Deepening India’s steps as a key space-faring nation Premium

India must foster a strong ecosystem for the growth of a specialised industrial base that can cater to India’s needs and ambitions in outer space

India has set ambitious goals for its space programme in the next two decades. These goals hinge on powerful, reusable rockets such as the Indian Space Research Organisation (ISRO)’s upcoming Next Generation Launch Vehicle (NGLV). In addition to the NGLV, India must tap into its private sector to develop more such rockets in order to secure strategic autonomy in its access to outer space.

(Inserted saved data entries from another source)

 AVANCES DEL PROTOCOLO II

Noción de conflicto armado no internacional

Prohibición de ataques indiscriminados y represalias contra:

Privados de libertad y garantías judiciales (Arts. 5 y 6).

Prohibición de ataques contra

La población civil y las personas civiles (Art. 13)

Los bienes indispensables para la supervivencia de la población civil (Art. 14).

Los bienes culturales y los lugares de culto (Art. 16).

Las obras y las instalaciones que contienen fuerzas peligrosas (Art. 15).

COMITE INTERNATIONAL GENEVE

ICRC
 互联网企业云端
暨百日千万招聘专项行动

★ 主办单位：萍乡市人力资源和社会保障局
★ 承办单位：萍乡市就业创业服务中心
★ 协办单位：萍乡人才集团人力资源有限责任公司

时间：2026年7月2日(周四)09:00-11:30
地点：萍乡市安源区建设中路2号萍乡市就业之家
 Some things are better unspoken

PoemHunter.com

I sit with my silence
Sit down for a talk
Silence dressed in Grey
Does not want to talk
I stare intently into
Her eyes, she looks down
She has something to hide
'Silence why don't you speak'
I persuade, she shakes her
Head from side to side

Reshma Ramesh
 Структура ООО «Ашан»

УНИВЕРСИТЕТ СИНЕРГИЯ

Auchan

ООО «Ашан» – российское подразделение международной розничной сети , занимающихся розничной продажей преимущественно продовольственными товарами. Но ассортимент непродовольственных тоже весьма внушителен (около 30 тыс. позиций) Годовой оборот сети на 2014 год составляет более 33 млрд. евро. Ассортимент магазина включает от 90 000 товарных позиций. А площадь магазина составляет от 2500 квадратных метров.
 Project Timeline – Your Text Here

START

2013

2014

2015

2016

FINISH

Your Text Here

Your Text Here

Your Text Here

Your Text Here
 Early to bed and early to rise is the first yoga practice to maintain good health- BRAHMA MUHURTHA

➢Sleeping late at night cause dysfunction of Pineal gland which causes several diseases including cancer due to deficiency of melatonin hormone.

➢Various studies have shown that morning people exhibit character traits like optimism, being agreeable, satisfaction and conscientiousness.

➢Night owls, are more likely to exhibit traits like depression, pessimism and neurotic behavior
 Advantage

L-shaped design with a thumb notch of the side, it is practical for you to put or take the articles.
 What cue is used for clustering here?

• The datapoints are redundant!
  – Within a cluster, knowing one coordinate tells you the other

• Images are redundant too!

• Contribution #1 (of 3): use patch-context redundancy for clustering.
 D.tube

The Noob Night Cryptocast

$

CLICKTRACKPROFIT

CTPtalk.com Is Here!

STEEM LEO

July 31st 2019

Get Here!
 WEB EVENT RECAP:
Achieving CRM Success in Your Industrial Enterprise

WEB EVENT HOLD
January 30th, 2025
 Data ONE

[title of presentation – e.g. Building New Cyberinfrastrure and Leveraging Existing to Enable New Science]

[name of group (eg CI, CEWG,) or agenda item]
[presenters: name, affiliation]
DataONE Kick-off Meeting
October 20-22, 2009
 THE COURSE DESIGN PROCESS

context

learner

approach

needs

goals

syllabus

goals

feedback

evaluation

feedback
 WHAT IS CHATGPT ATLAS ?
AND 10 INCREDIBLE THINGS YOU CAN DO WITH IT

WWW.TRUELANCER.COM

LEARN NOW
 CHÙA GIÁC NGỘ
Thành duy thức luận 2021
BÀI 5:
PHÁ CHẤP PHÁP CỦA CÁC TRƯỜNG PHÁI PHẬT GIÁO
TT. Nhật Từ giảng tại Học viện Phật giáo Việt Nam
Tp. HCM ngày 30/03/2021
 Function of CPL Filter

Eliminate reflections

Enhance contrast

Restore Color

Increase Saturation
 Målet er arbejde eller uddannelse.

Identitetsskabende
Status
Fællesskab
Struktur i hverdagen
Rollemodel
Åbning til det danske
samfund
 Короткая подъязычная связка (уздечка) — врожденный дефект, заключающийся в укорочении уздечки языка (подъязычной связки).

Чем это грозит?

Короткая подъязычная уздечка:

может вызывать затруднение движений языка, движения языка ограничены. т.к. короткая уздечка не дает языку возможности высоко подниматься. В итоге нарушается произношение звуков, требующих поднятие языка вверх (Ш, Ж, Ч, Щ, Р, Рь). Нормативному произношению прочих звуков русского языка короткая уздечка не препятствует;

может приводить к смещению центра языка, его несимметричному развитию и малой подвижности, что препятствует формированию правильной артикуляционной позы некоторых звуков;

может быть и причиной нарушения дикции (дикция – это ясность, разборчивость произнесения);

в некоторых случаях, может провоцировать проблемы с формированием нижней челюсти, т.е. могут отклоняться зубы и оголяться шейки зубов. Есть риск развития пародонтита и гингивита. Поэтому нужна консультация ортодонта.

From an infant space programme in the 1960s, India has grown into a powerful space-faring nation. Preparations for the Gaganyaan mission are underway. Gaganyaan will take an Indian crew to space for the first time, demonstrating Indian human-spaceflight capability. By the end of the next decade, India aims to have a more sustained presence in space by having its own space station in orbit around earth. It also aims to expand its human-spaceflight capabilities to the moon.

Realising these objectives effects a road map that consists of multiple uncrewed missions to the moon, mastering human-centric technologies for space travel and developing powerful new rockets. These rockets have to carry heavier payloads to support humans in space. They should also be financially viable as it will take many test flights to reach the safety and the reliability standards for human-spaceflight to the moon. ISRO is fulfilling these requirements with its upcoming NGLV, which has been recently approved for development by the Union Cabinet.

The significance of the NGLV lies in its heavy lift capability and reusability. The NGLV will triple the payload capacity of the LVM3 (Geosynchronous Satellite Launch Vehicle Mk III), which is India’s most powerful rocket. This comes with numerous benefits. Heavy lift rockets ease restrictions related to weight and volume. It frees up the focus of engineers and scientists that would otherwise have to be spent on miniaturisation or weight reduction. It greatly increases the potential of space-related missions. The possibilities increase exponentially.

In contrast to all of India’s existing rockets which are expendable as they are built for one-time use, a major part of the NGLV will be reusable. Reusability requires that the rocket keep some of its fuel for controlled descent back to the earth’s surface. This reduces the capacity of the rocket to carry heavier loads but offers massive cost savings. Reusability has become necessary for rockets to remain competitive.

The NGLV’s development phase will last for the next eight years. In the meantime, the need for heavy lift capability is already felt. India’s next uncrewed moon mission is slated to use not one, but two rockets. Two LVM3s will carry the requisite modules. They will then be assembled in space to form one composite vehicle that will go to the moon.

In another instance, GSAT-N2, a communication satellite built by ISRO, was launched on SpaceX’s Falcon 9 rocket. It weighed 4,700 kg while the maximum weight that an LVM3 can carry to the Geostationary Transfer Orbit (GTO) is 4,000 kg. A reusable Falcon 9 from SpaceX, a U.S. company, can carry up to 5,500 kg to the Geostationary Transfer Orbit (GTO). Foregoing reusability, an expendable Falcon 9’s capacity increases to 8,300 kg. Even this figure is dwarfed in comparison to SpaceX’s Falcon Heavy and Starship rockets.